Outras obras, não só Húmus, também permanecem nos circuitos da leitura, tais como O Pobre de Pedir, A Morte do Palhaço e outras, a exemplo dos textos de Teatro, mas eu aposto que Raul Brandão (Foz do Douro, 1867-Lisboa, 1930) é mais lembrado como autor de Os Pescadores. É a sua obra verdadeiramente emblemática. Apareceu em 1923 e, reeditada desde então, pertence ao património nacional ao lado das (açorianas) Ilhas Encantadas.
A reedição que folheio há longos anos é dos Estúdios Cor (Lisboa, s/d, anos ’60), prefaciada pelo saudoso escritor Manuel Mendes, que com ele conviveu, e lindamente ilustrada com fotos. O que me traz desta vez a Os Pescadores é um curioso livrinho intitulado História do batel ‘Vae com Deus’ e da sua companha (Matosinhos: Edium Editores, 2006). Autor, Raul Brandão.
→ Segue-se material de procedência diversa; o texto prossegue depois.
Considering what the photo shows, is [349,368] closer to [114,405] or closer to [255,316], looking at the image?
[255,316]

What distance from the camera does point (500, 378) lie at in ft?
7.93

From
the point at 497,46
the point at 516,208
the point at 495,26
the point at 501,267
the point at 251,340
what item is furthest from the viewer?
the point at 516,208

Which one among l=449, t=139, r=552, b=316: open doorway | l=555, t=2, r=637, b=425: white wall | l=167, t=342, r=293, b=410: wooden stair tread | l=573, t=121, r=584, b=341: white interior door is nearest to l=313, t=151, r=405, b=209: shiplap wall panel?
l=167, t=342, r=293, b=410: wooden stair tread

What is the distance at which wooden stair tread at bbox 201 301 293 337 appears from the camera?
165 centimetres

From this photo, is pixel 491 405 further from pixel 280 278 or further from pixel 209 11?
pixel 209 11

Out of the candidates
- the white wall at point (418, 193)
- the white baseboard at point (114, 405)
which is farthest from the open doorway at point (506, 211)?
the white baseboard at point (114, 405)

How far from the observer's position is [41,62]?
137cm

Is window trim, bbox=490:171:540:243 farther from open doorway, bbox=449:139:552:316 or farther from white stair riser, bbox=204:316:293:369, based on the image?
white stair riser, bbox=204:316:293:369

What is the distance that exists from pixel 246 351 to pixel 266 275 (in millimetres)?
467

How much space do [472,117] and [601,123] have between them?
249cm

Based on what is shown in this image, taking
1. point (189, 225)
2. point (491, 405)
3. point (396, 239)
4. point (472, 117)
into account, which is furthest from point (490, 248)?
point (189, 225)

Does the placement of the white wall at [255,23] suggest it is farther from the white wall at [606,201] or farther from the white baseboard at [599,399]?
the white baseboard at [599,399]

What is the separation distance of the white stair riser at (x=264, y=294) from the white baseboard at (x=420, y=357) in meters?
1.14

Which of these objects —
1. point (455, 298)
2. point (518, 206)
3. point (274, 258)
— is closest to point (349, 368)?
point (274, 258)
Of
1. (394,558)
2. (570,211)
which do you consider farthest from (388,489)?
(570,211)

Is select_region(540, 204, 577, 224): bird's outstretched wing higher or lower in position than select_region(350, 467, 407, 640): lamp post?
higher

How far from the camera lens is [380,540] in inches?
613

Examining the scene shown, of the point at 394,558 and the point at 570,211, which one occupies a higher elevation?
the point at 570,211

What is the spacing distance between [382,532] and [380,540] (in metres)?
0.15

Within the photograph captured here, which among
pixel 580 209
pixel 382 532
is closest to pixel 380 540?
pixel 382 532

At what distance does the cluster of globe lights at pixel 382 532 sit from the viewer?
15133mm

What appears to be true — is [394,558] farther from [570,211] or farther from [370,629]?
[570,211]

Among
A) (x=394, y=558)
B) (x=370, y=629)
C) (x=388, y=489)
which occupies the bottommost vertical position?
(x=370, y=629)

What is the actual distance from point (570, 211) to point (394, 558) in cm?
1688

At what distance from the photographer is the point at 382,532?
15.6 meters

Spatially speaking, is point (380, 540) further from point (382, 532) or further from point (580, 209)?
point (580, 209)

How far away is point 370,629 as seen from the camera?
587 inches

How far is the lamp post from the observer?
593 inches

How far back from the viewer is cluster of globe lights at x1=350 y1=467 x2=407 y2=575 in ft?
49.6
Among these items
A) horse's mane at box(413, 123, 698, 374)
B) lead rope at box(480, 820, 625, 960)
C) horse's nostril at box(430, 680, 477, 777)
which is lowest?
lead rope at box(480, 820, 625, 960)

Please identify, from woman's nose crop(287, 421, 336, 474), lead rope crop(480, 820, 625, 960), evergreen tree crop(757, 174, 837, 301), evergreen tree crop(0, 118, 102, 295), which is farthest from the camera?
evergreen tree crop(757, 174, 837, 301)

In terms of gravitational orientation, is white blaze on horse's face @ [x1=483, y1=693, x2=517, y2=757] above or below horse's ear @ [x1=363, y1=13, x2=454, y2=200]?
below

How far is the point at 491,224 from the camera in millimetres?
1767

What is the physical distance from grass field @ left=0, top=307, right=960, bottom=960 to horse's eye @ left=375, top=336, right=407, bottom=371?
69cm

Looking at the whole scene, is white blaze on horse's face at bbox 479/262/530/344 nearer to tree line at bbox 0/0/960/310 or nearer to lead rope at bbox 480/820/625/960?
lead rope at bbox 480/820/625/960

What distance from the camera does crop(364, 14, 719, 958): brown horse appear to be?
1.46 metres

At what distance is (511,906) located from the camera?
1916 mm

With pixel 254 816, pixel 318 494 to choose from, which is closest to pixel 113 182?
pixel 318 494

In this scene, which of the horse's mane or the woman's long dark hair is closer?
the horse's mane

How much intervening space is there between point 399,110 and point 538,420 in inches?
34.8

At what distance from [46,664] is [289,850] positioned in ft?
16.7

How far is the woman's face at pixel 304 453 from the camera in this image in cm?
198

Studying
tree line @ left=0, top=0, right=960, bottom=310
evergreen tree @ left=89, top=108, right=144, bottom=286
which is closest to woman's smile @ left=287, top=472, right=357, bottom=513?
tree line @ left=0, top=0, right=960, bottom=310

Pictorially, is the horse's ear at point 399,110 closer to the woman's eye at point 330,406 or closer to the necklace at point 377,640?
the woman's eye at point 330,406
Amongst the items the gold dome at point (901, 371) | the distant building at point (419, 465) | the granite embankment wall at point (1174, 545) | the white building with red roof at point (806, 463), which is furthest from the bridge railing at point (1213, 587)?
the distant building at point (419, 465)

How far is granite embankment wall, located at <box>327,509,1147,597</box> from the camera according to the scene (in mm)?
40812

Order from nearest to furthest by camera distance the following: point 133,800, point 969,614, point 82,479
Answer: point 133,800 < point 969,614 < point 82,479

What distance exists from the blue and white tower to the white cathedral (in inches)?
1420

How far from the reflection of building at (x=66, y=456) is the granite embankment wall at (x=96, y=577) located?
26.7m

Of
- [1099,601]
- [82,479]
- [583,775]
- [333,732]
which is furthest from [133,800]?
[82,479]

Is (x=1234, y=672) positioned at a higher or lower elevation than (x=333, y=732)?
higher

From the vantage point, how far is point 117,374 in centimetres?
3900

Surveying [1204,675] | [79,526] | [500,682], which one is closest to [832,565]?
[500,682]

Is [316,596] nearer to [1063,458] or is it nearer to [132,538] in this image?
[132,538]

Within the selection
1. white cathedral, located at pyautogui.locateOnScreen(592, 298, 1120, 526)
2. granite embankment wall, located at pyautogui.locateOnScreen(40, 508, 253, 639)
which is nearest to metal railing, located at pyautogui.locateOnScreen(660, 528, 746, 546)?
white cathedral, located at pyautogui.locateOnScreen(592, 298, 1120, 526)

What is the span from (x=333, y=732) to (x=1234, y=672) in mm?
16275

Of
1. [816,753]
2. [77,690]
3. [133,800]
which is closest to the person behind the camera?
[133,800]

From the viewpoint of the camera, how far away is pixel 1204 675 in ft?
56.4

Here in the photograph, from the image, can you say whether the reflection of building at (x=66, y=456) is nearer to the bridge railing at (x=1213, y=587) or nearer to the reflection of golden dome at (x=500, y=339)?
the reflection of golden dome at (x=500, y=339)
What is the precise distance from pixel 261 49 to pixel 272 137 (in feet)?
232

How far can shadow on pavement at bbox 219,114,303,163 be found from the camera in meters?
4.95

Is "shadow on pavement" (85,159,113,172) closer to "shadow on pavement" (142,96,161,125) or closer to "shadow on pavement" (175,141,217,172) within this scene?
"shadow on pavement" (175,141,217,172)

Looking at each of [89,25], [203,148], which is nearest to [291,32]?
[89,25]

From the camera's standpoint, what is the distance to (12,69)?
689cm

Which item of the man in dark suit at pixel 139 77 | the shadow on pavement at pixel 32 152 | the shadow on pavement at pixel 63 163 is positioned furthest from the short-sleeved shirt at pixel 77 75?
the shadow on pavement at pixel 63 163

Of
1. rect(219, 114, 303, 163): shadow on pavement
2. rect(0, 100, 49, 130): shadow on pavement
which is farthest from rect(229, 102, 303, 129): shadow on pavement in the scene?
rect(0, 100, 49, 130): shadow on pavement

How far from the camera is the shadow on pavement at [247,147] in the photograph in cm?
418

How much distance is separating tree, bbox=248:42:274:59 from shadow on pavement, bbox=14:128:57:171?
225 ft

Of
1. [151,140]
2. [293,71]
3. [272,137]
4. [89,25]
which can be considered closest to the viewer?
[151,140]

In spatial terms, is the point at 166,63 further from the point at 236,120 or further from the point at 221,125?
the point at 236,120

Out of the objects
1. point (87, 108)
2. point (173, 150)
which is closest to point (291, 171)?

O livrinho, afinal, documenta quanto o projecto do Autor lhe andou a balbuciar e a estrebuchar no juízo, à espera, para por fim se concretizar. Efectivamente, Raul Brandão seguiu carreira militar em Lisboa até se reformar (capitão) em 1912; casou e fez casa (que conheci) em Nespereira, Guimarães, e passava os invernos na casa de Lisboa. Foi após 1912 que, enfim, terá obtido tudo o que rogava: “Dêem-me um buraco e papéis.”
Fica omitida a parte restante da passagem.